- [TASK DESCRIPTION]: Show every line in the records below that contains the string "curb". Case matters.

- [RECORDS SHOWN]:

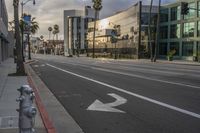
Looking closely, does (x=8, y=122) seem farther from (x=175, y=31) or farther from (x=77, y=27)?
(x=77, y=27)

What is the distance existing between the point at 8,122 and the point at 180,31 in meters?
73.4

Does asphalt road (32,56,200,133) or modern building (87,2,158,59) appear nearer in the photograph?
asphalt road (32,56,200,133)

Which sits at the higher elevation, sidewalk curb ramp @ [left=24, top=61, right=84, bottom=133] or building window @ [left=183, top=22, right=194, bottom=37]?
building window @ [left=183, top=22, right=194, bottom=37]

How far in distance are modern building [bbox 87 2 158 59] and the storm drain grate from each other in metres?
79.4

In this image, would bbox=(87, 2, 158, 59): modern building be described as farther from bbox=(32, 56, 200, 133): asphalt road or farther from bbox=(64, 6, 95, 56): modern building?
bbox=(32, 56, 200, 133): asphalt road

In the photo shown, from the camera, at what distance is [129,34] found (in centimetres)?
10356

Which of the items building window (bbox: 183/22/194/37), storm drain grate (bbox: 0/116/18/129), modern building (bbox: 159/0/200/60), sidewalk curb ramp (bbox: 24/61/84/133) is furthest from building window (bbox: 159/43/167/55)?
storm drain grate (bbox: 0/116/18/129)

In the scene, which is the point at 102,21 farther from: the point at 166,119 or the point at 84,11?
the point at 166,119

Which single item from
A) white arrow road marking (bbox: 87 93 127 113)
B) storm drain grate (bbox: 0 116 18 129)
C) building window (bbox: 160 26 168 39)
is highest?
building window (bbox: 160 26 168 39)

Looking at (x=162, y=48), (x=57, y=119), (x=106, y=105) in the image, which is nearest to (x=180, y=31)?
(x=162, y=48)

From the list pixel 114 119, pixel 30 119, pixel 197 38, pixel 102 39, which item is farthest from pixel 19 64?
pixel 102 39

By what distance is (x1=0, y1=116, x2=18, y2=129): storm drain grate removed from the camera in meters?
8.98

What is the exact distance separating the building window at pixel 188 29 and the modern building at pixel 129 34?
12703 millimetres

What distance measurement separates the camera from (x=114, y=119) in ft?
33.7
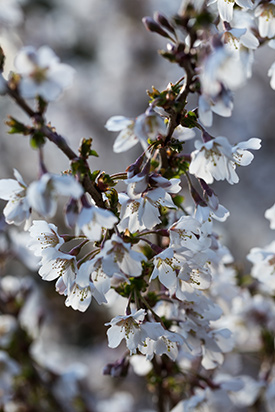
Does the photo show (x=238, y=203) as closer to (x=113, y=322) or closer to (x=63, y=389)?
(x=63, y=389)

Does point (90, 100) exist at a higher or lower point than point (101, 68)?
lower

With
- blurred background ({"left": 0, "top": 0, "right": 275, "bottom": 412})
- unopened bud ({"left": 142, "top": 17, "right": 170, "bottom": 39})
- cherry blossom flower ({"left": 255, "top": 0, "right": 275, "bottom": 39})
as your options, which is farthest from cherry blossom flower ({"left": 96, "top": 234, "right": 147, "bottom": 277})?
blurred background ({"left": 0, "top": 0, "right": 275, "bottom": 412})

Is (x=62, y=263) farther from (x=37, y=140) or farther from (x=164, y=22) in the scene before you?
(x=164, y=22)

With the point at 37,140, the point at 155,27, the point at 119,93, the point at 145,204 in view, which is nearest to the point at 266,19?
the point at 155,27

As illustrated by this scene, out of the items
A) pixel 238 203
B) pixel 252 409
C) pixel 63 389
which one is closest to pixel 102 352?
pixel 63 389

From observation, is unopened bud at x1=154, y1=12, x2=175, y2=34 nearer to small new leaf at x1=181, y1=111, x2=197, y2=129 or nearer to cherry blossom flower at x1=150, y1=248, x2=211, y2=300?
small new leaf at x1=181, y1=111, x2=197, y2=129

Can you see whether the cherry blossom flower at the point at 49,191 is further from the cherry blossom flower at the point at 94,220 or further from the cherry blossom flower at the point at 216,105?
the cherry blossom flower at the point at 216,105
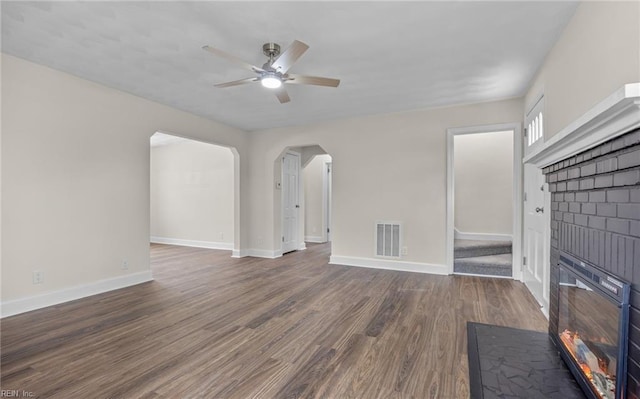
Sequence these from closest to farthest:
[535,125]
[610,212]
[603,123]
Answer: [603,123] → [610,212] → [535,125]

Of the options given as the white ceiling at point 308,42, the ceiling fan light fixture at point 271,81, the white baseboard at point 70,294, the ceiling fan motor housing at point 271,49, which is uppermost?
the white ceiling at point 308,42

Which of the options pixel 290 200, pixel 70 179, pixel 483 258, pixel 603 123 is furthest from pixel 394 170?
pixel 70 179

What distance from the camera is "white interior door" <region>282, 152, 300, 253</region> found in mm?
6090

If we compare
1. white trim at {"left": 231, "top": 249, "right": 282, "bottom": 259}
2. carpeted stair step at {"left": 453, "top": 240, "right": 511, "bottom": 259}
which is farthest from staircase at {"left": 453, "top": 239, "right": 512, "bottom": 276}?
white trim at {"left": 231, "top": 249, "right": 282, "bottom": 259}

---

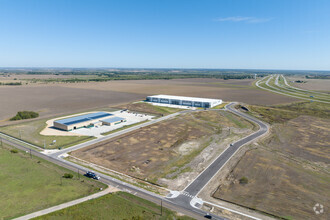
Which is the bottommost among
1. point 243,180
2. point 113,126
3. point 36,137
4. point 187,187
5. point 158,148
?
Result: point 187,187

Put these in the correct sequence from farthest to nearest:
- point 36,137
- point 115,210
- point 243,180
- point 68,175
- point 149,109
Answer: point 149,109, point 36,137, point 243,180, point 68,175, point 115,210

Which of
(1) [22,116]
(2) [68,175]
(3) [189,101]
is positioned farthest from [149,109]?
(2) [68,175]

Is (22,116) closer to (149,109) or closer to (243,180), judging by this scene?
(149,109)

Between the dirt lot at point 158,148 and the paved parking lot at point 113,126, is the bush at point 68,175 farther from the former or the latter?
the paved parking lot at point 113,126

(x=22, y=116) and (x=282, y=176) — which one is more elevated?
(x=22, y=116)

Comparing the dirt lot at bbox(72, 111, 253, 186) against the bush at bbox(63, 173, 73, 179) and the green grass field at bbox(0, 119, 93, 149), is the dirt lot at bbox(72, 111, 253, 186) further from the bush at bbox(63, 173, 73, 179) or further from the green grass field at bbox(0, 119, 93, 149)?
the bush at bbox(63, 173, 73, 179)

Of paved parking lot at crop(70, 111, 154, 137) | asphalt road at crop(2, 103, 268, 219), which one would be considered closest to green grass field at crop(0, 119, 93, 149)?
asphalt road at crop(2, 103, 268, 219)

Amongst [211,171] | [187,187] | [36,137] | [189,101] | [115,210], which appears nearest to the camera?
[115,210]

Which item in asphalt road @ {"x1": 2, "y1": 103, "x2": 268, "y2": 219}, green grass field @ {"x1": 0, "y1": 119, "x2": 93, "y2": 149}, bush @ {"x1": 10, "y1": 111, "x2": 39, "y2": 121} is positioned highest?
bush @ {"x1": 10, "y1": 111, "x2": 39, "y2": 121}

- [EXPECTED OUTPUT]:
Which sits at the higher elevation, sidewalk curb ramp @ [left=24, top=61, right=84, bottom=133] or building window @ [left=183, top=22, right=194, bottom=37]?
Which of the items building window (bbox: 183/22/194/37), storm drain grate (bbox: 0/116/18/129), modern building (bbox: 159/0/200/60), sidewalk curb ramp (bbox: 24/61/84/133) is furthest from building window (bbox: 159/43/167/55)?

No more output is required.